The new travelers seek the unknown–the Ottoman mansion turned boutique hotel in Istanbul, the windsurfing camp in Cape Verde, the Masai-owned lodge in Kenya. The World Tourism Organization ranks sport-and-scuba vacations, cultural and rural tourism and nature-based travel in pristine parts of Africa and Asia among the hottest growth areas over the next two decades. Even when tourists do take beach vacations (still the biggest slice of the market), the WTO says they are switching from established areas like the Caribbean and Hawaii to more exotic destinations like the Indian Ocean and Southeast Asia.

This may yield unexpected benefits. Many traditionally popular sites are overburdened. Some countries have even begun limiting tourism at environmentally fragile destinations. Only a tiny fraction of Australia’s Great Barrier Reef is open to the public. Stonehenge was closed for 15 years, and very few people can view the Lascaux Cave in Dordogne, France, the site of some of the world’s finest Paleolithic cave paintings. The Ordesa National Park in Spain has been closed to car traffic. This year, Britain launched a $62 million campaign to publicize sites outside much-trodden London–in places like Glasgow and Wales.

There’s a new concern about how much tourist money flows back into local communities. “Sustainable tourism isn’t just about saving turtles, or monitoring how often hotels wash their sheets,” says Sue Wheat of Tourism Concern, a British-based nonprofit that lobbies for fair trade in tourism. It’s also about local jobs: Hong Kong boutiques and Australian tour operators alike are snapping up Mandarin-speaking employees in order to cater to a growing number of tourists from the Chinese mainland.

While travelers to poorer areas won’t necessarily expect the amenities of Hong Kong or Shanghai, they will demand well-organized vacations and competent staff. That’s why many developing countries are increasing tourism training. Tourism is an integral part of a Pan-African development program that has become the continent’s own Marshall Plan. South Africa’s booming industry, which contributes more than $2 billion to yearly GDP, has become the model. Tourism there has grown since September 11; travelers see its beaches as relatively safe vacation spots. Experts say tourism has the potential to create one new job for every eight to 12 visitors. Both the government and private sector are working to meet demand. Conservation colleges have become commonplace, as have tourism-marketing and -training programs. A new multimillion-dollar government entrepreneurship project aims to train 15,000 new workers over the next four years.

In the best-case scenario, tourism delivers not only jobs but also peace. In Turkey, tourism revenue has provided a powerful incentive for stability. Conversely, places like Zimbabwe, Liberia and Sierra Leone are cautionary examples of how quickly tourism-related wealth disappears in the face of chaos and conflict. There is no doubt that tourism holds out a promise of prosperity for the world’s poor. Tourism in least-developed countries is growing faster than the world average, and the industry is already the leading service export sector in 24 of the world’s 49 poorest countries.

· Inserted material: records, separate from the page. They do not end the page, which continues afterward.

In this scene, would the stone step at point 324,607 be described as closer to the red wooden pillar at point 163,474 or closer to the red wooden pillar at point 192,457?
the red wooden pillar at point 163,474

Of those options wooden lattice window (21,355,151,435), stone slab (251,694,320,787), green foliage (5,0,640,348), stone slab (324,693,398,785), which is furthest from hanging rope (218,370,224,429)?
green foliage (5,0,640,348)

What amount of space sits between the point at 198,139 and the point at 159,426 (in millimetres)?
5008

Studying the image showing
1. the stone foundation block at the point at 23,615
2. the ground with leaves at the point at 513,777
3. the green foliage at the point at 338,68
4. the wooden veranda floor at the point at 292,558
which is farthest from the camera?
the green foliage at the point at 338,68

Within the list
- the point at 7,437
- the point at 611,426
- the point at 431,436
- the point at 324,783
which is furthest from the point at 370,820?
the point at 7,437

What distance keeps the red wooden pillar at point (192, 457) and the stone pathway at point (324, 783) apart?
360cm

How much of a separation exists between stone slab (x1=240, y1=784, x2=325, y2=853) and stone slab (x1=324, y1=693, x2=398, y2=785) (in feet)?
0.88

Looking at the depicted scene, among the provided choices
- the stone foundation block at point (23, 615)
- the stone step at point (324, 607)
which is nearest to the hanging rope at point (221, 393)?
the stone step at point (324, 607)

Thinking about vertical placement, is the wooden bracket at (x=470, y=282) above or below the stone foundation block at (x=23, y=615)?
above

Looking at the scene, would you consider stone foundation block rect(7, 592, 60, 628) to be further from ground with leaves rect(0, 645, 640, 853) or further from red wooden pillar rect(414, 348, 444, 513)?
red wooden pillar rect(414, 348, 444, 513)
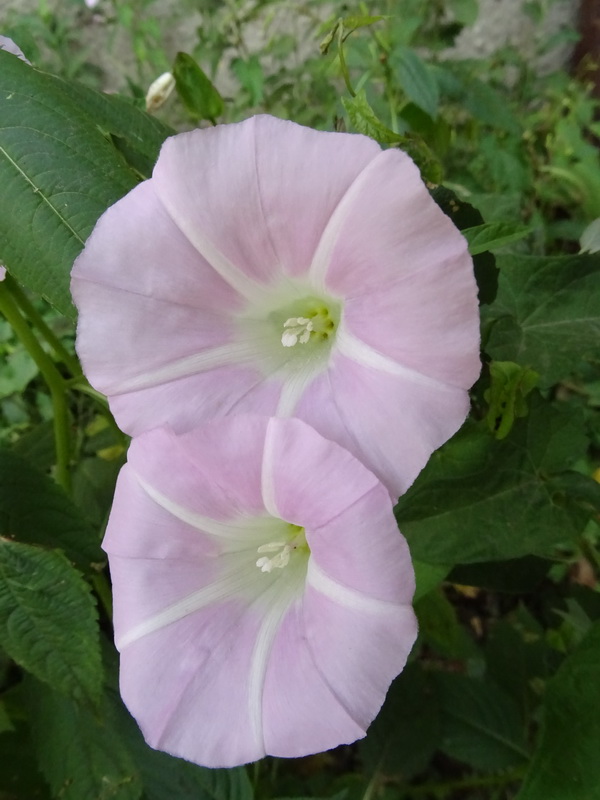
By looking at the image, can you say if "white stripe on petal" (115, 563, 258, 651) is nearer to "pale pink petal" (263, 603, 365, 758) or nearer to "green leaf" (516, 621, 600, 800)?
"pale pink petal" (263, 603, 365, 758)

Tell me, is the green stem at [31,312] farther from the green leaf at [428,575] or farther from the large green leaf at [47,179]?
the green leaf at [428,575]

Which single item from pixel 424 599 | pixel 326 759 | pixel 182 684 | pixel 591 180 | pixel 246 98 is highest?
pixel 182 684

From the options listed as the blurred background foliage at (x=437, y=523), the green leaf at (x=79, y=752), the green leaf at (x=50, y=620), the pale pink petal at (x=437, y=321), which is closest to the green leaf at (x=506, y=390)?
the blurred background foliage at (x=437, y=523)

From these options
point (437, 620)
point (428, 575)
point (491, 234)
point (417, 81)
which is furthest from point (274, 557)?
point (417, 81)

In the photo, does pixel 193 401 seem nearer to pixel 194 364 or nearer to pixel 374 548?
pixel 194 364

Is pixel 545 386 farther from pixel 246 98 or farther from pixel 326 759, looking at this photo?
pixel 246 98

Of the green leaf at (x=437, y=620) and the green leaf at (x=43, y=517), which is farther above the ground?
the green leaf at (x=43, y=517)

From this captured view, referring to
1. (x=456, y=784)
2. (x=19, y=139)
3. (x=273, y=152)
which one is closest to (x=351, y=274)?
(x=273, y=152)

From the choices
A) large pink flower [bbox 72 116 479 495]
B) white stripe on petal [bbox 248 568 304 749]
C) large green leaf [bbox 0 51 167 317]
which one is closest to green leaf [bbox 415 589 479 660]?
white stripe on petal [bbox 248 568 304 749]
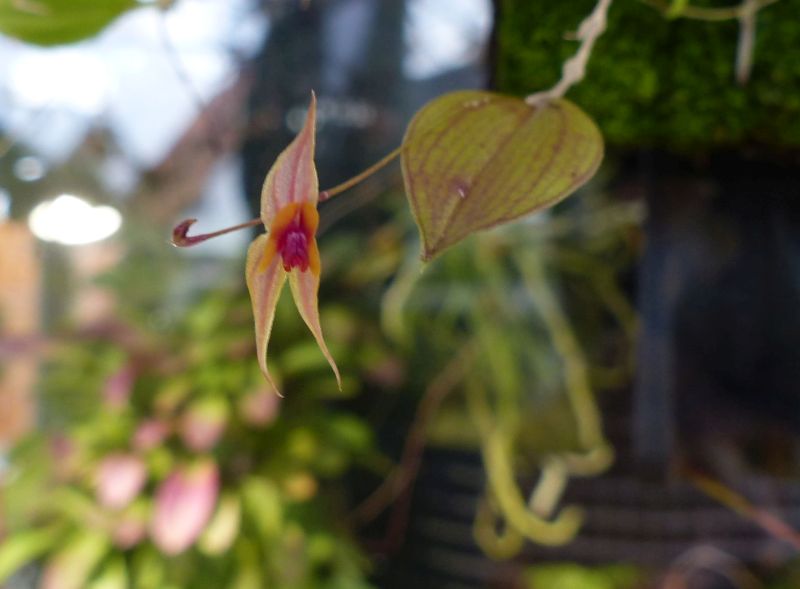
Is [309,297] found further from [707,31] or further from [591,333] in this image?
[591,333]

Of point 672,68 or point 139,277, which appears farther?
point 139,277

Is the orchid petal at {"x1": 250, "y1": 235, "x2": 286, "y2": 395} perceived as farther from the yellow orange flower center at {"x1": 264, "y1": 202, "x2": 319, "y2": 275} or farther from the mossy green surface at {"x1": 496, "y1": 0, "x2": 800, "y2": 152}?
the mossy green surface at {"x1": 496, "y1": 0, "x2": 800, "y2": 152}

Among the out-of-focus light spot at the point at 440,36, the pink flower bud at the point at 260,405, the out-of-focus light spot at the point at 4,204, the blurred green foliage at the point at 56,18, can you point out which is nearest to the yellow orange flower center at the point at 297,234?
the blurred green foliage at the point at 56,18

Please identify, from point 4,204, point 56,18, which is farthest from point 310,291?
point 4,204

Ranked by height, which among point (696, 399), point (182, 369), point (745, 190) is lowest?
point (182, 369)

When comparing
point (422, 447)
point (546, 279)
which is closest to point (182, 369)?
point (422, 447)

The challenge now is to build tourism sectors that are truly local and sustainable. On the pristine coast of eastern South Africa, the fledgling success of companies such as Amadiba Adventures has proved that this is possible. Several hundred visitors book tours annually, up from zero two years ago. Perhaps more important, more than half the locals involved in Amadiba have gone on to start other ventures, seeding new areas of the economy. Already, plans are underway to start more companies like this along the South African coast, with help from the European Union. As South African Environmental Affairs and Tourism Minister Mohamed Valli Moosa put it recently, “Tourism offers us a chance to feed millions of our people who go to bed hungry, and a chance to heal the wounds of years of conflict in our continent.” As the hordes of holidaymakers disembark this summer, they’ll be bringing not only sunscreen and spending money, but also hope.